La pizzería no era un puesto de comando temporario, era un lugar para reforzar la sociabilidad y suturar el tejido social rasgado. Ese es el verdadero enemigo de Rusia. Ello está incrustado en la ideología que subyace la invasión, la cual niega la propia existencia de la nación ucraniana. Con la misma lógica perversa con la que se define el concepto de “objetivo militar”, los ideólogos del Kremlin podrían argumentar que no es posible cometer crímenes contra algo que no existe.
Ello también explica la deportación a Rusia de niños ucranianos, las cifras que manejan los gobiernos y ONGs oscilan entre 20 mil y 700 mil. El Kremlin asegura que se trata de medidas de evacuación para garantizar la seguridad de los niños que viven en zonas próximas al frente de batalla. Sin embargo, se acumula la evidencia de niños deportados luego reeducados y adoptados por familias rusas. La orden de arresto contra Putin y su “Comisionada por los Derechos del Niño de la Oficina del Presidente” librada por la Corte Penal Internacional en marzo así lo atestigua.
Con lo cual se trata de limpieza étnica, el umbral del crimen de genocidio. Que el Estatuto de Roma define como “la deliberada intención de destruir total o parcialmente a un grupo nacional, étnico, racial o religioso”. Incluye matar, lesionar, someter, impedir los nacimientos en el seno de ese grupo (o sea, la esterilización compulsiva), así como también transferir por la fuerza a niños de ese grupo a otro grupo. Dicho crimen ya había sido juzgado en Rwanda y Bosnia, que abrieron la posibilidad de procesar por genocidio crímenes que no necesariamente causen la muerte.

__Sección de datos__
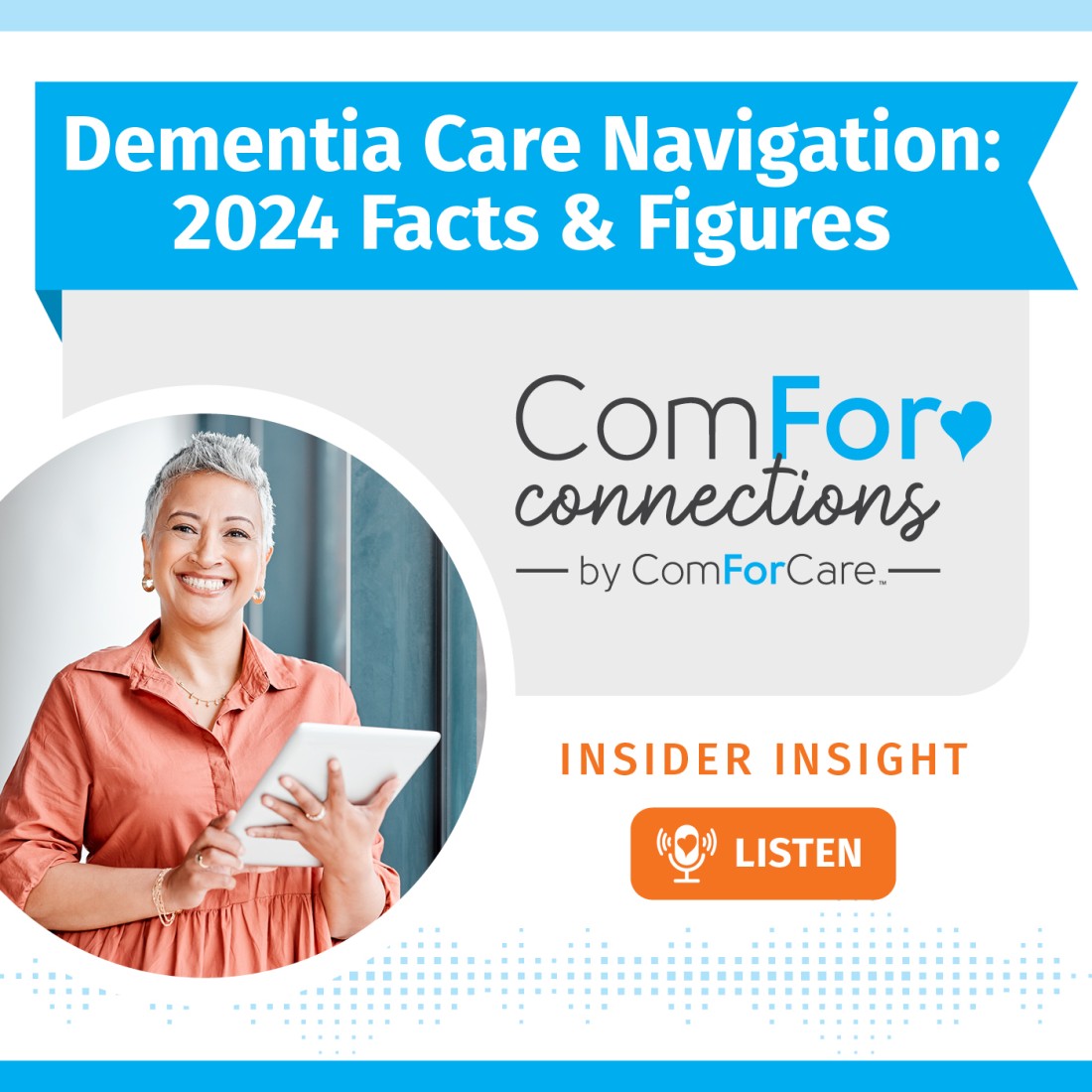 Home Care Podcast | Home Care Resources | ComForCare - Social_Media__Dementia_Care_Navigation_2024_Facts_%26_Figures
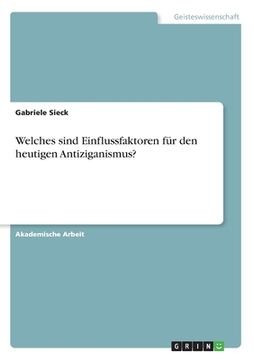 portada Welches sind Einflussfaktoren für den heutigen Antiziganismus? (in German)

__Actividades__
**1)** Según el texto sobre la invasión de Ucrania, ¿a qué tipos de grupo protege la definición de genocidio del Estatuto de Roma? Nómbralos todos.
**2)** Sigue escribiendo el texto sobre la invasión de Ucrania después de su última oración.

__Respuestas numeradas__
**1)** Nacional, étnico, racial y religioso.

**2)**
Casi en simultáneo con el ataque a la pizzería, y luego de meses de esfuerzo del gobierno de Zelensky, se abrió en La Haya el “Centro Internacional para el Procesamiento del Crimen de Agresión contra Ucrania” bajo auspicios de Eurojust, la agencia de justicia de la Unión Europea. Se define como “el uso de la fuerza armada por parte de un Estado contra la soberanía, integridad territorial o independencia política de otro Estado, o en cualquier forma que sea inconsistente con la Carta de las Naciones Unidas”.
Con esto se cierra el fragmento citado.